Woods: What do you want executives to focus on when it comes to wearables right now?

Rebhan: I would say wearables are going to have a play as far as advancing population health management, they’re going to help to build out your consumers and strategies, but you shouldn’t look at wearables as a standalone technology. It’s got to be part of a multi-dimensional clinical program for wellness.
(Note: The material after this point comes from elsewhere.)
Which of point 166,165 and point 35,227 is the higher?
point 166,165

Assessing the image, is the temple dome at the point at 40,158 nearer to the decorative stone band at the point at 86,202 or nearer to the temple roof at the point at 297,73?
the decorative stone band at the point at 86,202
So if you think about wearables as far as them being just one source of patient-generated data, you’ve got to compile that with mobile apps and home monitoring equipment and virtual assistance and patient portals, and then have those appropriate wraparounds, that are actually typically nontech in nature, for your care managers, your social networks and communities, your health navigators, your coaches, because those are people who are actually going to keep patients accountable, because patients will not often act in their own self-interest.

So, you have to make this technology—from either the consumer or clinician side—completely seamless, totally effortless for everyone. Or you just have to incentivize them to use it.

There’s lots of potential and lots of barriers. We are fair about acknowledging that it’s a mixed bag, but I’m generally optimistic about the use of wearables in health care.